When I'm worried that I'm overspraying I'll mist the brush.
Find a good pillow, too.

4 The Love of Poodles gave you a great post!


----------



## shellygroomer (Oct 18, 2010)

Thanks I was looking for just that kind of info. Yes i am tring to grow show coat and yes I do use a force dryer to blow most of the water off then use oster high velocity stand dryer to finish. I use an all systems brush right now. From what you descibe I guess my spray bottle sucks, wetting the hair more than need be. OK check "get a new spray bottle, don't even think about that slicker.. check,check,". So far I have only been bathing once a week. You said every time I brush the hair it damages it, right but technically where is that line? Would once or twice a day be too much and now that I think about it what do you guys do after it rains? Is there a save coat protacol? lol. OMg I thought I knew a lot about coat I feel like a idiot. The last few nights I have been tring to make her get really comfi while I brush and band her. Tonight she did really good letting me do anything just laying there so I guess we are getting there. She really does have a great personality. I put extra bands in and she pranced around all happy not the slightest scratching.Yeahh! I think she likes wraps better than just plain banding. Yes I agree Nola 4 The Love of Poodles did din't she! Thanks LUV.
Shelly& Sophia


----------



## NOLA Standards (Apr 11, 2010)

If you want, look up Standard Pics and Videos from the Memphis Show - I wrote a pretty extensive post on Annie's topknot and how to grow it.

Good Luck!

Tabatha

PS Helps if you can turn it into "relaxation" too. It's the only time I don't run for the phone, allow people stick their heads in/drop by, etc. so I really enjoy "grooming time".


----------



## cbrand (Aug 9, 2009)

It also might be your product. Just because it is Isle of Dogs does not mean that it is right for your dog's coat. I've been using a human product as my grooming spray. It is made by Matrix and it is called Instacure. As a bonus, the bottle it comes in sprays a very fine mist.

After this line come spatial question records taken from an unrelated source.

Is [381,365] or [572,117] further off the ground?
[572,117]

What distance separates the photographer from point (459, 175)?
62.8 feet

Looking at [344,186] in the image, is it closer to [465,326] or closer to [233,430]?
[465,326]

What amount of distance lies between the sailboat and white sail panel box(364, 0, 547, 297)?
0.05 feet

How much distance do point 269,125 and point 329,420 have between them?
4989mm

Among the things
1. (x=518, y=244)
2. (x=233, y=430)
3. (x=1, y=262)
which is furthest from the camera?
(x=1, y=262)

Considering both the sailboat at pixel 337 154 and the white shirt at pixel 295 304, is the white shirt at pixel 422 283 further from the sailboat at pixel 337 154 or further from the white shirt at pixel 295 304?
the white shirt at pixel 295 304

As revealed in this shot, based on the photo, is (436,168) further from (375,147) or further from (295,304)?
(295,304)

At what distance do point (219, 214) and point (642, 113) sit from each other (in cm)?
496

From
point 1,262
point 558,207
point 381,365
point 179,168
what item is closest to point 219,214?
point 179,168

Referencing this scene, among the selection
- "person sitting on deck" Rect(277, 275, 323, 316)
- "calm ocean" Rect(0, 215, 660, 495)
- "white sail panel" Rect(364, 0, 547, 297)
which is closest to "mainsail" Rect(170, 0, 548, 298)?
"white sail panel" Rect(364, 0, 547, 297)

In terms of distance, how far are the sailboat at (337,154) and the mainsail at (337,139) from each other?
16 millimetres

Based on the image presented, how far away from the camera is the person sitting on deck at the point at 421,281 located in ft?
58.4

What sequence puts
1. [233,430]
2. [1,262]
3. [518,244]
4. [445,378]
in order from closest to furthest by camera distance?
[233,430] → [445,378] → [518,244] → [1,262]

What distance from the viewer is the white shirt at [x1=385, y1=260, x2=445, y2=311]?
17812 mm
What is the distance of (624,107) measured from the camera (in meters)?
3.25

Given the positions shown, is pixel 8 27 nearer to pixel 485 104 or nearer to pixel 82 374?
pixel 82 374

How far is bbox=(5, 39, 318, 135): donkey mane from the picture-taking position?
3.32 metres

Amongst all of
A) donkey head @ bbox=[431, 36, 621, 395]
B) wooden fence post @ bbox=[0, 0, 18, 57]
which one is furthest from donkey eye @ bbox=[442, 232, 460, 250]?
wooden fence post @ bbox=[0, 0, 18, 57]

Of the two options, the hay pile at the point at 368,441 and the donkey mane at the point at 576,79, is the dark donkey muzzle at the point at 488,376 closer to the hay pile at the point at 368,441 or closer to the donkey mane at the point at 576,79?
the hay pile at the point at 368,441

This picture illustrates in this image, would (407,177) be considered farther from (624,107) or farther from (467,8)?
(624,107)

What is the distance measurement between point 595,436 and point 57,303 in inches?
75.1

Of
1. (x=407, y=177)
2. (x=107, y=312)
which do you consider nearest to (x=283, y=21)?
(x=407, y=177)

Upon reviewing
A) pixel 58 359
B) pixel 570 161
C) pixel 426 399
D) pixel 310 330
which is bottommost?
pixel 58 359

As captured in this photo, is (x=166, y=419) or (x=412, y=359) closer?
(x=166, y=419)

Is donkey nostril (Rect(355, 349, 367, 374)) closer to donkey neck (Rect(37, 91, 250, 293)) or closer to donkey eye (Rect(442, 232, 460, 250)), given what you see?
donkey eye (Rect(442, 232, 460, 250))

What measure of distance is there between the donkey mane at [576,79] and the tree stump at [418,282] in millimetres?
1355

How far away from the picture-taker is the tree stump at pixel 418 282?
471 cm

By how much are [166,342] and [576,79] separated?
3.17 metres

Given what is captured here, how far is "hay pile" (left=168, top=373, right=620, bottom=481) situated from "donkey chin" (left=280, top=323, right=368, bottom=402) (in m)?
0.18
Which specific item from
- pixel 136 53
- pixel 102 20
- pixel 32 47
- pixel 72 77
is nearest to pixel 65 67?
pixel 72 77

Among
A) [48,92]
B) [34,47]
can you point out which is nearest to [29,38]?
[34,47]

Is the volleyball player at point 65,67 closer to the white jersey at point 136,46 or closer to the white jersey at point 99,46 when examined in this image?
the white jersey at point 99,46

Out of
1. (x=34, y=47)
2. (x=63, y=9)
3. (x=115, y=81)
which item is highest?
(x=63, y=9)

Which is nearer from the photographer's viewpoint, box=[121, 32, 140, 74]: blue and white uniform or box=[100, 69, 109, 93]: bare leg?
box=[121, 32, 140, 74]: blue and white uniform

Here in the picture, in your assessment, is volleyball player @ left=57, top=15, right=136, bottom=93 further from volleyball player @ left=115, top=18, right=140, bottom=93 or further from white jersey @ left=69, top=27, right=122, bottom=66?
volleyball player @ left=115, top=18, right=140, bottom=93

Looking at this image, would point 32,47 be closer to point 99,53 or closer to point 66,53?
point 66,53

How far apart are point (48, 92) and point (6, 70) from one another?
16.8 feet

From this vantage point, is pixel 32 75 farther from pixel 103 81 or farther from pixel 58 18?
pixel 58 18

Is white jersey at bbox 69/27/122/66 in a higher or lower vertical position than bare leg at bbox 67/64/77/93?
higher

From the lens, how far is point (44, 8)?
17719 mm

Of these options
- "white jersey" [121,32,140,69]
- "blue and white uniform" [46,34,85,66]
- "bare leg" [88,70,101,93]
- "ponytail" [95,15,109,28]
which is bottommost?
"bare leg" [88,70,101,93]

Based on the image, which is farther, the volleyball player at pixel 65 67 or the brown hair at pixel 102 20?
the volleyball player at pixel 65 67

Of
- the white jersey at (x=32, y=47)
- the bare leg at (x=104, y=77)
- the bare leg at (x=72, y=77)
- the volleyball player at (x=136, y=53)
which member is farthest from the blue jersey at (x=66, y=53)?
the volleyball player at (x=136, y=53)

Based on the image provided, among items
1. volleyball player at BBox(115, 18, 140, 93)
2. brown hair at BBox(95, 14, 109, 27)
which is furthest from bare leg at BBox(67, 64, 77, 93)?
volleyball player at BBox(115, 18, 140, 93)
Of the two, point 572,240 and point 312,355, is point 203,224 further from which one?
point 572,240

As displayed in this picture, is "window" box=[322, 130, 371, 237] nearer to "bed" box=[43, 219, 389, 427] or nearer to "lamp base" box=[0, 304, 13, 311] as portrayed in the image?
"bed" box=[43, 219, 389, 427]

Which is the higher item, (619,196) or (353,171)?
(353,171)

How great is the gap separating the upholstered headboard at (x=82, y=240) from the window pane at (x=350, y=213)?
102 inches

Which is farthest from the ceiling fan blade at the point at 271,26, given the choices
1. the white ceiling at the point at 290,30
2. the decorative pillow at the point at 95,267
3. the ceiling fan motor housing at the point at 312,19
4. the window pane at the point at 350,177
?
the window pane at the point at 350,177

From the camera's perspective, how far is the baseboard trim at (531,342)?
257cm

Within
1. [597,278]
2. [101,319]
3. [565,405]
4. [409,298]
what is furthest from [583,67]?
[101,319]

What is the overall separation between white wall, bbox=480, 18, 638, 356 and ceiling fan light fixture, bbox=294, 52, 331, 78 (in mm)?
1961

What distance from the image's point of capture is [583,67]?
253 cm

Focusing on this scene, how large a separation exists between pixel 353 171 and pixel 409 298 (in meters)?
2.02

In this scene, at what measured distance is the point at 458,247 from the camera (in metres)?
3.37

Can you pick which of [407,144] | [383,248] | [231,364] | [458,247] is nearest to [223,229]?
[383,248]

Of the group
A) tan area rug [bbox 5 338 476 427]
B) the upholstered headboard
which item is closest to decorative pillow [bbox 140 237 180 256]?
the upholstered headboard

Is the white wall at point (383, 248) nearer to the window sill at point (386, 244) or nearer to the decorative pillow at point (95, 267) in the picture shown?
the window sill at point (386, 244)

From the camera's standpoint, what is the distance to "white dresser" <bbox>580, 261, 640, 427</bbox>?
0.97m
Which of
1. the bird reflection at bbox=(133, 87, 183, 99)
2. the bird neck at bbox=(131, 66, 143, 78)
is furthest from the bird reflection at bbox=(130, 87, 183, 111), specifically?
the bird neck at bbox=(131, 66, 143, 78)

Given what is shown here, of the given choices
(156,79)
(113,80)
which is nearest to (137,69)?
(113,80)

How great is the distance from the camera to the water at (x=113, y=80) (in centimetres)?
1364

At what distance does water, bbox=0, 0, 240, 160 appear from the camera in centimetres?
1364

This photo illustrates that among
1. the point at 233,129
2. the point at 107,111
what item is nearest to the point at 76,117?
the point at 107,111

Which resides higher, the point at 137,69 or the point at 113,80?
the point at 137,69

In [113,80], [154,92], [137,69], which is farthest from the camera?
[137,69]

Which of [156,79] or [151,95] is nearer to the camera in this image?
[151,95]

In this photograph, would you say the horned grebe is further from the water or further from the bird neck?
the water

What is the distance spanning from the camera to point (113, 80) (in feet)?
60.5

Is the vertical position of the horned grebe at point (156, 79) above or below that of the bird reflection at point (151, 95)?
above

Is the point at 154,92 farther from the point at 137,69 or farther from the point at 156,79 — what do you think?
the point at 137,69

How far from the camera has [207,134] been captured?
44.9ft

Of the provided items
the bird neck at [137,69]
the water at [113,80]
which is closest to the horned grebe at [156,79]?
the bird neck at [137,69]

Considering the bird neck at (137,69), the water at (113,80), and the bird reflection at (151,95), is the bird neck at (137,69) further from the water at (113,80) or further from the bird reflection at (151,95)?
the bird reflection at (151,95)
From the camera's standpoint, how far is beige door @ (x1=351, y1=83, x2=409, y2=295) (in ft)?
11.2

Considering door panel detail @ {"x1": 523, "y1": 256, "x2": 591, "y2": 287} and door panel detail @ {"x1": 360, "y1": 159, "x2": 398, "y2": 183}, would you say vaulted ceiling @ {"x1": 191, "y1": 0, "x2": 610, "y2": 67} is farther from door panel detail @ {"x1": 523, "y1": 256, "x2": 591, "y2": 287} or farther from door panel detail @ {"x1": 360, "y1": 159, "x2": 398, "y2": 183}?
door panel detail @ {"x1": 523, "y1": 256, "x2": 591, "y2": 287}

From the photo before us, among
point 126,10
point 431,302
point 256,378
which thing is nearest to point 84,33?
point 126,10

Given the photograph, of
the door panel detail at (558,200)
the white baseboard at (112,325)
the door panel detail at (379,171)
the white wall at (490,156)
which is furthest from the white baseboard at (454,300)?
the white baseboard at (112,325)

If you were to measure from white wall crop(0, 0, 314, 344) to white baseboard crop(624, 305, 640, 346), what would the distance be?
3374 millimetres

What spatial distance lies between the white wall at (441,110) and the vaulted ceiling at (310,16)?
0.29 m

You can get it beauty supply stores.

If you don't already have a head rest, you need to get one.


Also, I think you need to turn DOWN the heat on your stand dryer. I think that when it is set to HOT, it drys the hair before you get a chance to pull it straight. Note.... I do all my show grooming with forced air dryer that I stick in the crook of my neck. I'm sure that this is not an ergonomically sound idea, but it works for me.


----------



## 4theLOVEofPOODLES (May 13, 2010)

Don't in any way feel like an idiot. At one point or another we were all completely new at this. If you don't ask you can't learn. Don't be afraid to try new things too as I love hearing still what others use. Never know..you may like something better. You will find that different people have different ways of doing things or different products they suggest. There are more ways than one to get the job done and as always you just need to find what works for you and you dog 

Brushing...like I had said..it IS damaging. I brush ONLY when I have to. Meaning shortly before the time they tend to start matting. Again, only you will be able to determine when matting starts so brush before it happens. Both my girls I brush once mid week before their bath. So, they get a bath say Sunday and are brushed Wed and then bathed on Sunday again. However, when they were going through coat change brushing was almost an every other day thing. Its horrible to say the least.

Now, I don't really let my girls outside during rainy days except to potty. However, I have found that during yucky weather and particularly if you live somewhere like I do in a giant ice box half the year...that the Absorbine Show Sheen works really good keeping snow, dirt, whatever out of the coat. It also helped me during coat change. You can spray it in damp or dry. It helps to get mats out as well. Warning though..this stuff makes the hair slick as well as the floor if you get any overspray on it. My husband learned that first hand so be careful. 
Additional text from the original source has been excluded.